The telephone rang again. Selwyn said, ‘Damn,’ and left the room.
‘Hawley’s only eight years younger than you, Mrs Parr.’ Jack started to inhale his porridge, speaking between and during mouthfuls. ‘Don’t you find that strordinary? That he’s already thirteen and you’re only twenty-one, but you’re completely grown up?’
‘She isn’t. She scrapes her porridge bowl like we do. Mr Parr, now he’s properly grown up. He’s forty.’
‘Donald, I shall tell Mr Parr how rude you’ve been about Mrs Parr.’
‘Really, Elizabeth.’ I rolled up my dough and put it back in the bowl. ‘It’s no more than the truth. I’m always starving. And Mr Parr is forty-one, to be exact.’
‘Yes, Mrs Parr. But Donald’s manner.’
Selwyn returned, unsmiling. The boys, seeing it, were quiet.
‘Who rang, dear?’
‘Sharp’s.’ He sat down again at the table. ‘The fire hoses did for the grain, nearly all of it, but there’s some dry wheat left. They’re sending for people to fetch it away and grind it.’
‘Oh lord,’ said Elizabeth. ‘They got Sharp’s.’
I rubbed dough from my fingers, awed at the knowledge that, in hitting the Southampton docks, the bombers had laid waste to the largest flour mill in the South.
I followed Selwyn out to the yard where the lorry was garaged. I tried to match my stride to his; we were both tall, but he was eager to be on his way. ‘Darling, when I dashed after the constable yesterday, I did mention that we’d be happy to hang on to Pamela for a while.’
‘We haven’t got much choice, have we, in the short term.’ He spoke absently, fumbling for his keys. We were approaching the garage.
‘What I mean is, she wouldn’t necessarily have to be with a family. People are so hard-pressed now. She might do better with us and the boys …’
Selwyn unlocked the door and snapped the padlock shut. ‘Sweetheart, these past few days we’ve all been through a great deal. You’ve been absolutely marvellous—’
‘I really haven’t. I simply did what had to be done—’
‘—but I think the experience has left us, perhaps, not quite in our right minds.’
The doors gave a rusty scream as Selwyn pulled them open. I followed him into the garage. ‘What do you mean, in our right minds? Selwyn?’
‘Darling, can we talk about this later?’ He was opening the cab door, swinging himself up into the driving seat. ‘It’s hardly the most apposite moment.’
‘Well, I’m taking her to Barker’s in Waltham this morning.

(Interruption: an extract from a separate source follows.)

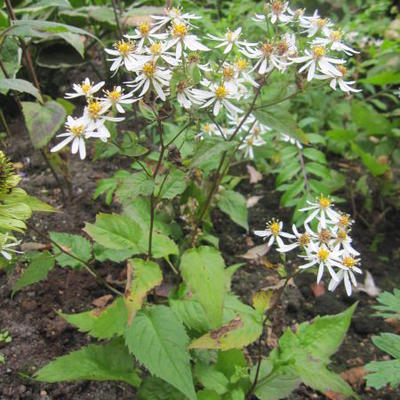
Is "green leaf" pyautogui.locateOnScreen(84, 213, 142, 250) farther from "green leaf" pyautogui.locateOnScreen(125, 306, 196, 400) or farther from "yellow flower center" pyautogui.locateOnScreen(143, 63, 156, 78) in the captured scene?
"yellow flower center" pyautogui.locateOnScreen(143, 63, 156, 78)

For clothes. So I won’t get to the office till after lunch.’ My voice was rising. ‘But she needs some things. I can get her things, can’t I? While she’s here?’
‘Of course you can. Ellen, what’s the matter?’ He leaned down towards me.

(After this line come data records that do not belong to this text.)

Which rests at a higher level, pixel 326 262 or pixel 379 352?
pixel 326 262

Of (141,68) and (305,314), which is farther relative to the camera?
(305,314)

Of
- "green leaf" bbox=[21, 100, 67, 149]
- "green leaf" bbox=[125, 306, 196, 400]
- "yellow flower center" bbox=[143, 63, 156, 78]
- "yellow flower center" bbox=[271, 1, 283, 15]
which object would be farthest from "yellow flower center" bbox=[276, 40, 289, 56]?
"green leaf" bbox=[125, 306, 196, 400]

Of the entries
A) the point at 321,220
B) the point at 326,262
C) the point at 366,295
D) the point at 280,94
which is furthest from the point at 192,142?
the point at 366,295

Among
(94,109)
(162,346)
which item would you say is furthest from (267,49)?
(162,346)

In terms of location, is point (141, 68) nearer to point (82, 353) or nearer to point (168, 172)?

‘Nothing. I’m perfectly all right.’ I shut my eyes. ‘And I’m certainly in my right mind.’
‘I do beg your pardon. That was a stupid thing to say.’ He smiled deliberately down into my hot eyes. ‘Take Pamela shopping and don’t worry about the office. Suky and I can dash off a couple of bills between us. I must go.’
‘Of course you must.’
He drove off, to Southampton, and Sharp’s, and the undamaged grain.
I went back inside. Stared at the slowly rising bread dough. Ate my helping of porridge, half-cold, from the pan. Then I went out to the hall and lifted the telephone receiver.

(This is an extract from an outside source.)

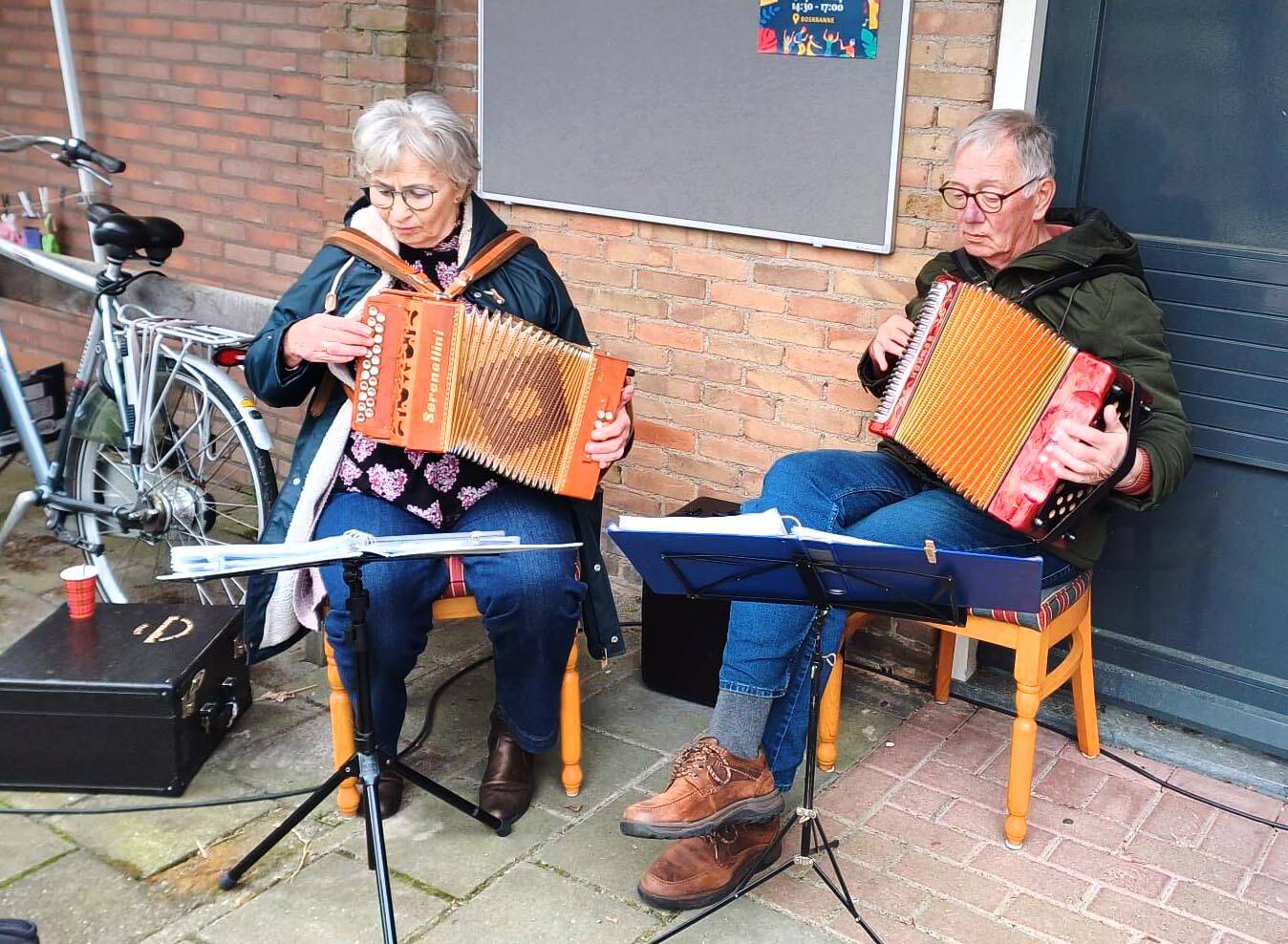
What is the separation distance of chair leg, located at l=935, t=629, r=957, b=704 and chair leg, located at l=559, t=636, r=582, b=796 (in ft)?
3.35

‘Waltham police station, please,’ I told the operator.
Pamela appeared at the top of the stairs. ‘Miss Ell, Missis Ell!’
‘Quiet, sweetheart. I’m telephoning.’
She thumped her way down, hopping from stair to stair. Six steps from the bottom her foot slipped. ‘Pamela!’ She pitched forward and so did I, catching her as she fell against my chest and knocked me to my knees. Behind me the telephone receiver cracked against the wall.